◆ DOCUMENT TEXT:
+-------+

Out of 170 firms in Chicago that employed colored women for the first time during the war, 42, or 24 per cent, were hotels or restaurants, which hired them as kitchen help or bus girls. Twenty-one, or 12 per cent, were hotels or apartment houses which hired them as chambermaids. Nineteen laundries, 12 garment-factories, seven stores, and eight firms, hiring laborers and janltresses, make up the rest of the 170. The packing industry, of course, leads all others in employment of both colored men and women as workers. Occupations that engaged still others during the war were picture framers, capsule makers, candy wrappers, tobacco strippers, noodle makers, nut shellers, furniture sandpaperers, corset repairers, paper box makers. Ice cream cone strippers, poultry dressers and bucket makers.

In a building near the public library is a colored woman who conducts a hair-dressing parlor. She employs three white girls. All the patrons are white. The proprietress herself could easily pass for a Brazilian banana planter's widow, of Spanish Caucasian blood. But as she frankly admits that she is one-eighth African and seven-eighths Caucasian, she has been refused admission to other buildings when she wished for various reasons to change the location of her establishment.

Here and there, slowly and by degrees, the line of color discrimination breaks. A large chain of dairy lunchrooms in Chicago employs colored bus girls, cooks and dishwashers and depends almost entirely on colored help to do the rougher work.

More notable yet is the fact that a downtown business college informs employment bureaus that it is able to place any and all colored graduates of the college in positions as stenographers and typists. In a few loop stores colored salesgirls are employed. In one shoe store beginning this policy, a white girl filed complaint. The manager investlgated and found there was no objection except from this one white girl, who was thereupon dismissed.

A mattress factory opened wage earning opportunities to colored women in the last year. Two taxicab companies now hire women as cleaners. The foregoing list of occupations just about completes the recital of progress in this regard in Chicago in the last year.

+-------+

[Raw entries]

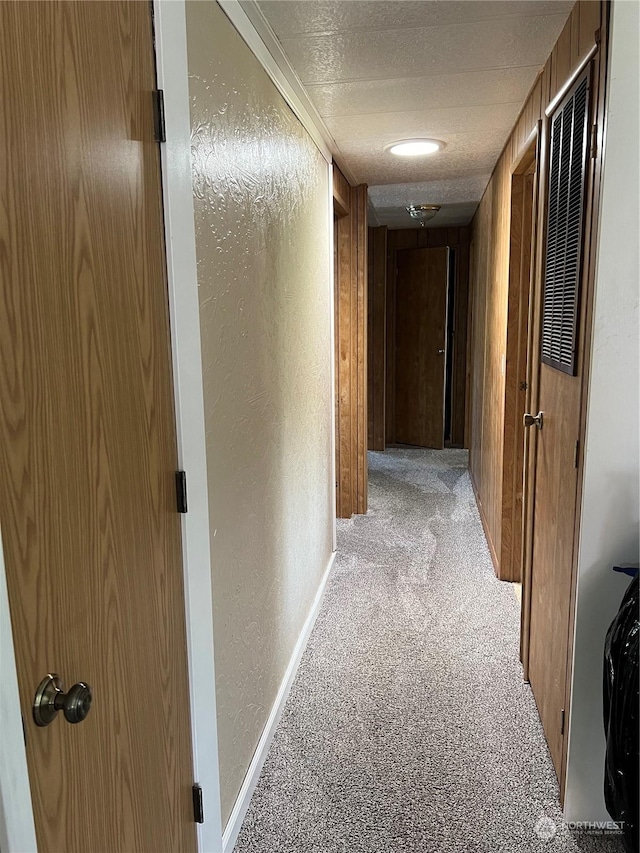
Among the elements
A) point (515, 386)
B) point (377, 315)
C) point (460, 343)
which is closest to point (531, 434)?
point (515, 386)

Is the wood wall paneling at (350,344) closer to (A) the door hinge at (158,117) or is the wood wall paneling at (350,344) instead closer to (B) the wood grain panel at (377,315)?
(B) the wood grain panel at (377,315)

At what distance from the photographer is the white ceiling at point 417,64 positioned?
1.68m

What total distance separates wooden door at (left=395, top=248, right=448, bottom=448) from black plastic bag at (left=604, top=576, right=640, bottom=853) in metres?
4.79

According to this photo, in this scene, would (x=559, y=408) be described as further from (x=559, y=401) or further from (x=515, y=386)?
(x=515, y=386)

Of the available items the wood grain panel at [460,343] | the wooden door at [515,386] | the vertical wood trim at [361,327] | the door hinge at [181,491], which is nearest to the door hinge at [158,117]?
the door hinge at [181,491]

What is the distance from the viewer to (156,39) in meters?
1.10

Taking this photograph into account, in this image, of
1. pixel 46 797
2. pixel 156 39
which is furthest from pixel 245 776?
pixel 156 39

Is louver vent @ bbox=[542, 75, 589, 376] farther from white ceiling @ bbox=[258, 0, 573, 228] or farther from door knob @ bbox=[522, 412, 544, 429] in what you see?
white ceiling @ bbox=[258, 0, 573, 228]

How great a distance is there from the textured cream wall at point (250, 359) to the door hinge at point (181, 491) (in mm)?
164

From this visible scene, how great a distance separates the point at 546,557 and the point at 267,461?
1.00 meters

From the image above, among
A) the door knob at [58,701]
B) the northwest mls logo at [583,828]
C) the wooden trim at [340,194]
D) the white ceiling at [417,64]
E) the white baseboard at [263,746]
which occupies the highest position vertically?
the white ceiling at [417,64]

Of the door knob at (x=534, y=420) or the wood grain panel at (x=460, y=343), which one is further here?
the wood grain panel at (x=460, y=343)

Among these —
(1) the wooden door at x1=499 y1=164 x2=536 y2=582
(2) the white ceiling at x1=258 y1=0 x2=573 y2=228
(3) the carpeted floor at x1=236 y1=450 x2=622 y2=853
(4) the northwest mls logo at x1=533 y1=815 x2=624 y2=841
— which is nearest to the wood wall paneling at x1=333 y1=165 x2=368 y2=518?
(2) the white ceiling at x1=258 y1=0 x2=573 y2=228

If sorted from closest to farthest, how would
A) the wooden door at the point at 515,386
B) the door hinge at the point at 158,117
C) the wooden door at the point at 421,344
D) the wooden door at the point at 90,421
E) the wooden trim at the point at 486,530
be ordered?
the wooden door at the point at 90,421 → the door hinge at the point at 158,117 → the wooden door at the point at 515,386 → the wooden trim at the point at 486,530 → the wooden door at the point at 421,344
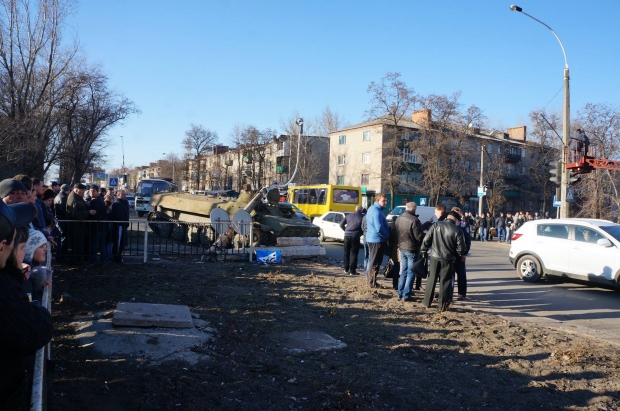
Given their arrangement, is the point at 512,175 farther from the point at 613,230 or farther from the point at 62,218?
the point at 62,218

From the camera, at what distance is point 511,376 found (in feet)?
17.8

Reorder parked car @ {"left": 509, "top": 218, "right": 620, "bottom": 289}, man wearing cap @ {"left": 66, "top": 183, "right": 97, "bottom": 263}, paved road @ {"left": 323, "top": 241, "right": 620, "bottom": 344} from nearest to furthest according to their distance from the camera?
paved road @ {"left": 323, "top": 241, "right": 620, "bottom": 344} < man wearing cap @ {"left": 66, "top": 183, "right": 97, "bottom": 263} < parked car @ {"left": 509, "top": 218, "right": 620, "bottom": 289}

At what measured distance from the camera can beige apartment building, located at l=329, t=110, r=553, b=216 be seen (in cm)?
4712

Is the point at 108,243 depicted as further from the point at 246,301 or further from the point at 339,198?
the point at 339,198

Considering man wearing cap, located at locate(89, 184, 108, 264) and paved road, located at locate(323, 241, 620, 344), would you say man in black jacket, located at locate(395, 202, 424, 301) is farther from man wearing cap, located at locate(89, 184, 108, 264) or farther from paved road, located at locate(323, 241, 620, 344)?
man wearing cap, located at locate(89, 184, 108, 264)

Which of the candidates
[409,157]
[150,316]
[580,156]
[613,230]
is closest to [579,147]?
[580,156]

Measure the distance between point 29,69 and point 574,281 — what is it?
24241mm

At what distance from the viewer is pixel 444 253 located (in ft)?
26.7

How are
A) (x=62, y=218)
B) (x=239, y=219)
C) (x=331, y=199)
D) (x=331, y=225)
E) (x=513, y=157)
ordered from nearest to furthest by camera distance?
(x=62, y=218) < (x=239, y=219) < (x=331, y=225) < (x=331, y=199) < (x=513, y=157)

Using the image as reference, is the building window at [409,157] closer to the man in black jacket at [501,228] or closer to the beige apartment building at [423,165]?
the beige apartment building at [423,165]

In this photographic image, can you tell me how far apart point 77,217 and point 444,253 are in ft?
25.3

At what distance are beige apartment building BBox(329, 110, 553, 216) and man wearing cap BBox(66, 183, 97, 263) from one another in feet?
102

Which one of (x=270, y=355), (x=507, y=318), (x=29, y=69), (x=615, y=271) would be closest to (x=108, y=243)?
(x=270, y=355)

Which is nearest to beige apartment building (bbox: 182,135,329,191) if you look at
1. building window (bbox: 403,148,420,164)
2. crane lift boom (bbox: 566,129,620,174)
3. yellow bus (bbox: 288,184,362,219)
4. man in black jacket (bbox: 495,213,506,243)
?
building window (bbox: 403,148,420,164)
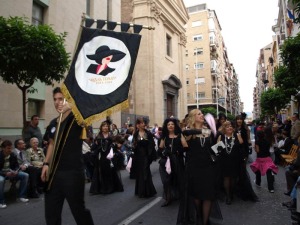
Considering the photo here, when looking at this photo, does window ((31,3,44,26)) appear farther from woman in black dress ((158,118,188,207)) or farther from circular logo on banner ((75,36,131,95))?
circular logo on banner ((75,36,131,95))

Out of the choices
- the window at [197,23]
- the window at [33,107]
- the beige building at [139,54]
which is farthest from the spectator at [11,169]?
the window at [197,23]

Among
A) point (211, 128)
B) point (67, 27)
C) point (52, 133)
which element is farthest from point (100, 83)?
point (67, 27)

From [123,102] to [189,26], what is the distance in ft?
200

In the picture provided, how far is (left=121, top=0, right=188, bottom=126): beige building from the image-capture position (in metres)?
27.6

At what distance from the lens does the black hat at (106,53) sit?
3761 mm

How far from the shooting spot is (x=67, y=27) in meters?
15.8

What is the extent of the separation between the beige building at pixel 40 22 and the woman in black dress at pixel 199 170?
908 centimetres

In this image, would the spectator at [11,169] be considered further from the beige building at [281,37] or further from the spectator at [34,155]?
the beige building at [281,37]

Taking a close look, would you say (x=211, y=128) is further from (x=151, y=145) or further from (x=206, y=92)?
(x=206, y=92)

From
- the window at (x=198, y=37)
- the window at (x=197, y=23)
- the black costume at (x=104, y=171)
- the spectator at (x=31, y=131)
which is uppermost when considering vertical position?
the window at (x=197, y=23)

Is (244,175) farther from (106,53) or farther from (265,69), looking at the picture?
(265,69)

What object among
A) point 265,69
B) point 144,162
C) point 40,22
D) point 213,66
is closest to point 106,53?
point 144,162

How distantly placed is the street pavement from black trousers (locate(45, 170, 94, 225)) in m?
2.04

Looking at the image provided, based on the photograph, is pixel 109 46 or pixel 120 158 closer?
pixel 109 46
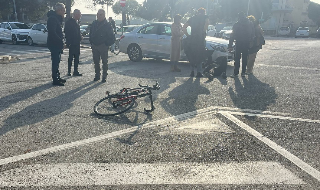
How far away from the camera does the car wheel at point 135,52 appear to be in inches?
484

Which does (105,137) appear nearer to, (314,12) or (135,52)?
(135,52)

+-------+

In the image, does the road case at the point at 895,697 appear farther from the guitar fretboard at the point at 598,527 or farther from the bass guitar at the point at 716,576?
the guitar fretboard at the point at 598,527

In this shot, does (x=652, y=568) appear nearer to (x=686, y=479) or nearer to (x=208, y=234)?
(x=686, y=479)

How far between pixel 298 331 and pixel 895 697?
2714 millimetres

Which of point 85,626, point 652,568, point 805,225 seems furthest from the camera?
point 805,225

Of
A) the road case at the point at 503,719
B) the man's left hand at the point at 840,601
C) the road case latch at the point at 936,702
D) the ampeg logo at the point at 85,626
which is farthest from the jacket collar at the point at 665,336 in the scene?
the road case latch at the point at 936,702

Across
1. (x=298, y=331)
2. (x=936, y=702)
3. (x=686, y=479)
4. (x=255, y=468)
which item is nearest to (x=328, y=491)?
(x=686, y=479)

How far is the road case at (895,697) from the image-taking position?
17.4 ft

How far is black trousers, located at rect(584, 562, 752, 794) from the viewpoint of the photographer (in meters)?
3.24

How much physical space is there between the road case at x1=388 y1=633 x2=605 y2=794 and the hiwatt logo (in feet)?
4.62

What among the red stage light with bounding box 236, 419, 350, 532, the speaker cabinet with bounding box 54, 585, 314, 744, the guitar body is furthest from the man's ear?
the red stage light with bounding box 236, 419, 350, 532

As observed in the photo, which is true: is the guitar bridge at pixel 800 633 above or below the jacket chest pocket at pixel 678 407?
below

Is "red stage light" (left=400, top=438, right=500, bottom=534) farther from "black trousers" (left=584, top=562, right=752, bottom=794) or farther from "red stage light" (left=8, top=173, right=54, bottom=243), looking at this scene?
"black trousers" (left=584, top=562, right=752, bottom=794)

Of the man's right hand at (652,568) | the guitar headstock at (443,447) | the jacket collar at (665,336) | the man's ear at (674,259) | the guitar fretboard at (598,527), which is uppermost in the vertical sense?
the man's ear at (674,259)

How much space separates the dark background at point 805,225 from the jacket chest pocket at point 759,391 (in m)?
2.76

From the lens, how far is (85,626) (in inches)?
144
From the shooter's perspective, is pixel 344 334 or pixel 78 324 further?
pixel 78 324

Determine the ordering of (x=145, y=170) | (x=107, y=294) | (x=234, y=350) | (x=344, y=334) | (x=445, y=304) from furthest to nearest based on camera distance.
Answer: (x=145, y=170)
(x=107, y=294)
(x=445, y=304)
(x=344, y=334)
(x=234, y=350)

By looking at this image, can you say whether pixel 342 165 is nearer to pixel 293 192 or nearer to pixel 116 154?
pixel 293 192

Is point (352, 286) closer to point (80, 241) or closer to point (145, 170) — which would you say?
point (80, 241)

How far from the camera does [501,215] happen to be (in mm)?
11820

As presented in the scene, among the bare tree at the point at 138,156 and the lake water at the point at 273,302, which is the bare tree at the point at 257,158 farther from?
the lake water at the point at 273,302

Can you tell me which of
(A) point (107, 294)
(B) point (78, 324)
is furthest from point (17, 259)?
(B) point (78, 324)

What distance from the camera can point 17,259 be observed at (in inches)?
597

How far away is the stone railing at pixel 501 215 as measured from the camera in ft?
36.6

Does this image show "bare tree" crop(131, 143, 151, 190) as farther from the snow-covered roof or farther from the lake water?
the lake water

+-------+

◆ WORK TO DO: In the passage on the employment of colored women in Chicago, how many of the 170 firms were hotels or restaurants that hired them as kitchen help or bus girls? The entries are not required for any of the work here.

◆ ANSWER TO THIS PROBLEM: Forty-two firms, or 24 per cent.